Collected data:
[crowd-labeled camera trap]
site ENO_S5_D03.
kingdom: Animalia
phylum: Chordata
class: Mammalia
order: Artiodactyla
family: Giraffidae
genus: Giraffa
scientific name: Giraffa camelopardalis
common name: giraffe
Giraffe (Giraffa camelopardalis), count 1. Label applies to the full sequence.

**TO DO:**
Retype all of the records so that every line matches the original exactly.

**YOUR SOLUTION:**
[crowd-labeled camera trap]
site ENO_S5_D03.
kingdom: Animalia
phylum: Chordata
class: Mammalia
order: Artiodactyla
family: Giraffidae
genus: Giraffa
scientific name: Giraffa camelopardalis
common name: giraffe
Giraffe (Giraffa camelopardalis), count 1. Label applies to the full sequence.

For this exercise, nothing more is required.